Syrie. Du « Harem du Sultan » à la cour du président – par Ignace Leverrier

Article  •  Publié sur Souria Houria le 18 novembre 2013

Un événement mondain, dans tous les sens du terme, est venu récemment rappeler que le mur de séparation dont certains redoutent la réalisation à l’intérieur de la Syrie, entre la partie nécessaire à la survie du régime et le reste du pays dont il pourrait se dispenser, est malheureusement déjà une réalité… au moins dans certains esprits. Pendant que dans des banlieues de Damas des dizaines de milliers de Syriens, des femmes et des enfants, mais aussi des hommes n’ayant jamais pris les armes, sontcondamnés à une mort lente faute de nourriture et de soin sur ordre de Bachar al-Assad, quelques autres dépensent sans compter, dans des quartiers chics, à l’occasion de fêtes qui leur permettent de se retrouver entre eux… ou plus exactement entre elles.

Le sultan du Harem

Organisée par la famille al-Dabbas, une fête a récemment réunie, autour du thème du « Harem du Sultan », des membres féminins de « grandes familles » damascènes. Parmi les jeunes femmes et jeunes filles invitées figuraient des représentantes des familles Haffar, al-Cheykh Ghazal, al-Lahham, al-Tajer, Sinjab, al-Jaafari, Dawoudi… Le rôle de la sultane avait échu à Chadha al-Moallem, fille du ministre des Affaires étrangères Walid al-Moallem. A eux seuls, dessinés et réalisés par les couturiers Elie Saab et Zuhair Murad, réalisés en Europe et transportés en Syrie, les costumes de cette fête tenue à Yafour, la localité la plus huppée de la périphérie de la capitale, auraient coûté la bagatelle de 18 millions de livres syriennes.

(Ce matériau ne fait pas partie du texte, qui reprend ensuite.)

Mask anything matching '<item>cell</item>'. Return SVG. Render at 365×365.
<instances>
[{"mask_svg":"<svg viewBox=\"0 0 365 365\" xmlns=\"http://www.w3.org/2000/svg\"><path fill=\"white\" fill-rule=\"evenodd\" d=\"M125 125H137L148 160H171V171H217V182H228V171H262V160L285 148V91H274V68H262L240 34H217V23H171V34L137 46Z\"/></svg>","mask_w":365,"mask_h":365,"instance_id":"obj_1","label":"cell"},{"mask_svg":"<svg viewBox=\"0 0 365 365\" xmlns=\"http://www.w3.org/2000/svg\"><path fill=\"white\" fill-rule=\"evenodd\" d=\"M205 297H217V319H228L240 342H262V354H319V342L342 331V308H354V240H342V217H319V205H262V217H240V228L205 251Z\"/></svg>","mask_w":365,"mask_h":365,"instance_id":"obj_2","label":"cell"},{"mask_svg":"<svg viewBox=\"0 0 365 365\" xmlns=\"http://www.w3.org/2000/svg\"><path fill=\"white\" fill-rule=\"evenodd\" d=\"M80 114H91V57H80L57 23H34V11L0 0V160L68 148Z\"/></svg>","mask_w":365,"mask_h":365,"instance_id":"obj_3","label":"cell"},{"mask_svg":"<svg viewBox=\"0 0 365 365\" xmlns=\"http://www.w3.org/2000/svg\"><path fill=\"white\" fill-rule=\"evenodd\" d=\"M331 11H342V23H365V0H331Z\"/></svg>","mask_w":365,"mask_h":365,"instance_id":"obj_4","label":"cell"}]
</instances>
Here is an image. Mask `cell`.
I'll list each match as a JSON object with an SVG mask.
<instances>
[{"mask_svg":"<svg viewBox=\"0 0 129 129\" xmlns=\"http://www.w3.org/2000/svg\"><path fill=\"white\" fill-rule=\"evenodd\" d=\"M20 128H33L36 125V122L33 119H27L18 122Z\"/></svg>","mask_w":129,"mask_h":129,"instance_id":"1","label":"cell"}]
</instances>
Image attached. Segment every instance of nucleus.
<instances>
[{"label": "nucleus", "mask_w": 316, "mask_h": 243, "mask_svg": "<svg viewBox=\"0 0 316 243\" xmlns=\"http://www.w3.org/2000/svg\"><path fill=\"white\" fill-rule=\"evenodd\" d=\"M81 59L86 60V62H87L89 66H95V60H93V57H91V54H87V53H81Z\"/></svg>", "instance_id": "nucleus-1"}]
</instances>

Sur les réseaux sociaux, les Syriens ont multiplié les commentaires sarcastiques sur cet événement, inspiré par la série turque « Le Siècle magnifique« . Traduite en arabe et dans de nombreuses autres langues, elle raconte en détail la vie et les amours du grand sultan ottoman Soliman le législateur, que l’Occident qualifie de « magnifique ». Une telle fête ne pouvait intervenir à un meilleur moment, au moins pour une partie de la population syrienne, ravie d’avoir vu le pays échapper aux frappes militaires destinées à sanctionner le recours de Bachar al-Assad aux armes chimiques contre une autre partie, sans doute elle aussi la partie inutile, de sa population.

Une partie du buffet destiné au harem du sultan

Certains ont tenu à souligner que les jeunes femmes réunies pour l’occasion ne représentaient pas davantage les « authentiques familles damascènes » que ne représentaient la ville de Daraa ou la région du Hauran le vice-président Farouq al-Chareh, le vice-ministre des Affaires étrangères Faysal Miqdad, le député et secrétaire général de l’Assemblée du Peuple Khaled al-Abboud ou l’analyste politique Ahmed al-Hajj Ali. Selon Samir Matini, journaliste vedette de la chaîne Syria al-Gad, originaire du quartier de Rukneddin, « la plupart des vrais Damascènes ont quitté le pays et ceux qui ne l’ont pu ont trouvé refuge dans leurs fermes, dans les campagnes environnantes. Ceux qui ont choisi de rester sur place ne sont pas des « grandes familles » mais des « familles et des partenaires du pouvoir ». Les vrais Damascènes ne sont guère plus nombreux aujourd’hui à Damas que les peaux-rouges à Washington ».

D’autres ont fait le rapprochement entre cet éphémère « harem du Sultan » et le cercle plus pérenne des jeunes femmes composant la cour du président. Le piratage de la boîte de courrier électronique de Bachar al-Assad, au mois de février 2012, avait révélé que leur présence autour d’al-Batta, le « petit canard » de Hadil al-Ali, et l’influence qu’elles exerçaient sur lui via les conseils qu’elles lui prodiguaient dans tous les domaines, ne tenaient pas, cette fois-ci, à la splendeur et au coût de leur déguisement, mais au contraire à des charmes d’une toute autre nature.

Bachar al-Assad et son fils aîné Hafez

La fête de Yaafour est malheureusement venu remettre dans les mémoires cet épisode peu glorieux pour l’image de bon époux et de bon père de famille, que, à défaut de bon président, Bachar al-Assad s’efforce de cultiver.